--- Brief ---
Treat the line containing "Is the family" as the first line and the final line of the material below as the last; reproduce that range exactly.

--- Data entries ---

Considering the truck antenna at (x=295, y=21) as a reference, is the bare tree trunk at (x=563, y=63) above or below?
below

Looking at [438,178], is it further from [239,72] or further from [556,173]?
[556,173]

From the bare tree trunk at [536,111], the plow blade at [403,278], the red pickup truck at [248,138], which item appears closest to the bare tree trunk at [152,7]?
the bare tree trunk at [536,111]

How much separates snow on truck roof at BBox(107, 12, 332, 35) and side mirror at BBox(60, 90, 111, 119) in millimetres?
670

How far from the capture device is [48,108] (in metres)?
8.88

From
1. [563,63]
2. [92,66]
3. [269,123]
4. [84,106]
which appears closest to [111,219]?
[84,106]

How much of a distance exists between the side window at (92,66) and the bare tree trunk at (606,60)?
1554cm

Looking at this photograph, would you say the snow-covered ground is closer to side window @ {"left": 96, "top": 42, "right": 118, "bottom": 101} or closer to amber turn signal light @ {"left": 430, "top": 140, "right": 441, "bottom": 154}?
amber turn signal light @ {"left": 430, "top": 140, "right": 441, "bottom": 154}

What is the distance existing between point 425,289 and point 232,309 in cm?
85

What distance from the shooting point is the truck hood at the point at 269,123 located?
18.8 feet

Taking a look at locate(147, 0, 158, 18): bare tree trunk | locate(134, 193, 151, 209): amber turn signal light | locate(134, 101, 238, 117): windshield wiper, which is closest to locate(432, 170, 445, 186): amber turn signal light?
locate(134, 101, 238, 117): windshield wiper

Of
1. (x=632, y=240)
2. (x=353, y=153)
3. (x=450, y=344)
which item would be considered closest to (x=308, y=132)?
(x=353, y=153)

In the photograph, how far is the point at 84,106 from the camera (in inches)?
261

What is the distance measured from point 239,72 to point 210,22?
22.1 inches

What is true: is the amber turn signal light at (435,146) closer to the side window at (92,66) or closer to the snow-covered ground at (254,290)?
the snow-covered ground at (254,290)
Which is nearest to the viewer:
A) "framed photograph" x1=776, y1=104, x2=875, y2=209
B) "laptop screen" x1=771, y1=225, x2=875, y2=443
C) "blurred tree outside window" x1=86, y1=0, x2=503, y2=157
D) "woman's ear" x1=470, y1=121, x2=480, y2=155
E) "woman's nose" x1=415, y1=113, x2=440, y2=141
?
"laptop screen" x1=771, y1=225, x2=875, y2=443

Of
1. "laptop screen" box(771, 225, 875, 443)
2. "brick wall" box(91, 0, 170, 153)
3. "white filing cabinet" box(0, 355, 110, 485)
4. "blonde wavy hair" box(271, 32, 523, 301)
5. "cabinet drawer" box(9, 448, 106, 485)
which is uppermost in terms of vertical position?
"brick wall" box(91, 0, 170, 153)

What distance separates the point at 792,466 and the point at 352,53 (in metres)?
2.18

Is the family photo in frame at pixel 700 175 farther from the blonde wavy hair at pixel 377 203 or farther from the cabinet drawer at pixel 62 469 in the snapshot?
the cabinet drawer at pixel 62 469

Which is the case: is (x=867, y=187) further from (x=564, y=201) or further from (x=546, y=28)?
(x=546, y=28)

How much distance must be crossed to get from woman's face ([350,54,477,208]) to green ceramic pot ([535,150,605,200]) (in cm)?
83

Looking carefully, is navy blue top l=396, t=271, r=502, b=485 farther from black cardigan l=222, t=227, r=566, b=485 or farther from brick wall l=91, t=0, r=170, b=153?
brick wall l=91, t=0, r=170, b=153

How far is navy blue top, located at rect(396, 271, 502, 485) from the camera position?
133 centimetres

--- Correct output ---
Is the family photo in frame at pixel 700 175 farther from the blonde wavy hair at pixel 377 203 or farther from the cabinet drawer at pixel 62 469 in the snapshot?
the cabinet drawer at pixel 62 469

Which is the case: is (x=867, y=187) further from (x=564, y=201) or further from (x=546, y=28)?
(x=546, y=28)

How much distance must be crossed to get from woman's face ([350,54,477,208]) to green ceramic pot ([535,150,605,200]) (in cm)?
83

Looking carefully, is navy blue top l=396, t=271, r=502, b=485 farther from black cardigan l=222, t=227, r=566, b=485 or farther from brick wall l=91, t=0, r=170, b=153?
brick wall l=91, t=0, r=170, b=153

How far is navy blue top, located at rect(396, 271, 502, 485) from the camera position?
133 centimetres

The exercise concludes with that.